WRITTEN TASK: Please retype the stretch of lines below from the line containing "Of the point" through the line containing "point 35,226 →", keeping every character the same and leaving out all other lines.

EXCERPTED DATA:
*****

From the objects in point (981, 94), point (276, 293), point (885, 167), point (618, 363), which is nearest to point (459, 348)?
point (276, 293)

*****

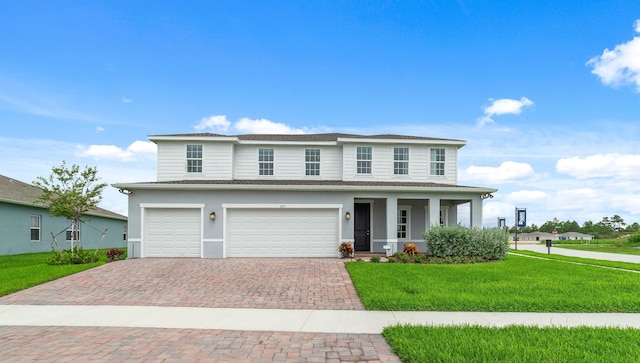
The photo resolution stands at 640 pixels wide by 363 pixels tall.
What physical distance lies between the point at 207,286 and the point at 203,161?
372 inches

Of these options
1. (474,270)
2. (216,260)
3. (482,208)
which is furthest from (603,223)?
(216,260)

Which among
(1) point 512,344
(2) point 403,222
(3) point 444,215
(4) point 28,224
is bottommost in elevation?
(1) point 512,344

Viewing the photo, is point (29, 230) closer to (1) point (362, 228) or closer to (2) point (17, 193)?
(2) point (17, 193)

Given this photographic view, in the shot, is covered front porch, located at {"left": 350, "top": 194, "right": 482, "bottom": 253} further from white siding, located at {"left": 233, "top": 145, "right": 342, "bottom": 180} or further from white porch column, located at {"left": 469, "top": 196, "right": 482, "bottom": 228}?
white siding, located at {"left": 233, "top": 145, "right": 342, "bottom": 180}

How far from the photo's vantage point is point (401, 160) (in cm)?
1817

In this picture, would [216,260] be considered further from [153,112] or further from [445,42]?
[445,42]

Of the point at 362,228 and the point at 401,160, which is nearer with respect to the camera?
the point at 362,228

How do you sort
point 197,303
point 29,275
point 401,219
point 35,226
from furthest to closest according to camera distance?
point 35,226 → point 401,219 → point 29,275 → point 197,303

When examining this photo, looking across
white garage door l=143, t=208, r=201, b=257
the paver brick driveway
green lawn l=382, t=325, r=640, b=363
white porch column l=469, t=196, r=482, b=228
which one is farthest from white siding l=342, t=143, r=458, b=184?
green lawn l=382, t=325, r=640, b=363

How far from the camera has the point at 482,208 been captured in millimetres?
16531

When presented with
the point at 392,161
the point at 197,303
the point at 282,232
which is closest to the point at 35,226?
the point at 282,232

*****

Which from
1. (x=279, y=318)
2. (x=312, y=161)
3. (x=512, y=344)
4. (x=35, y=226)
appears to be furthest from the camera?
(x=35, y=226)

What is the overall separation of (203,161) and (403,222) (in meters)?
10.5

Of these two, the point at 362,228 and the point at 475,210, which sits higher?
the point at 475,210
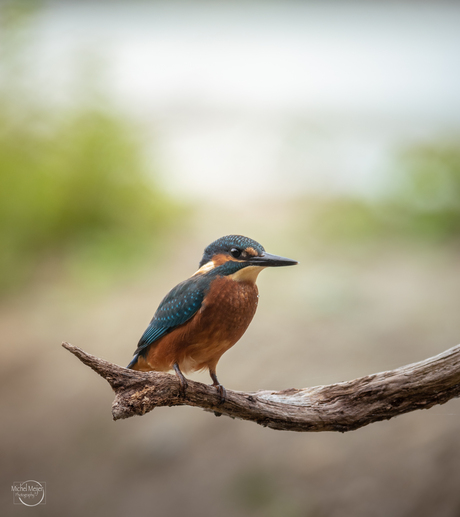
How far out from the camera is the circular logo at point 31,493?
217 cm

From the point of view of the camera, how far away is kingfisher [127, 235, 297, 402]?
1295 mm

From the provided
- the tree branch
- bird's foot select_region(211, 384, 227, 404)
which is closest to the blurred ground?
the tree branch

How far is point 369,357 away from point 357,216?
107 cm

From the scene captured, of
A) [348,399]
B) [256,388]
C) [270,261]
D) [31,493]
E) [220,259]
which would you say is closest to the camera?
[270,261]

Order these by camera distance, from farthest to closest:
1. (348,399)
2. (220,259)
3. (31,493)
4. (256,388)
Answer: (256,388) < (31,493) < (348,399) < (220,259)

*****

RESULT OF THIS TASK:
Of the point at 362,228 and the point at 401,160, which is nearer with respect to the camera?
the point at 362,228

How do you sort
point 197,303
point 29,275
point 401,219
point 35,226
from furthest to closest according to camera distance?
point 35,226 → point 401,219 → point 29,275 → point 197,303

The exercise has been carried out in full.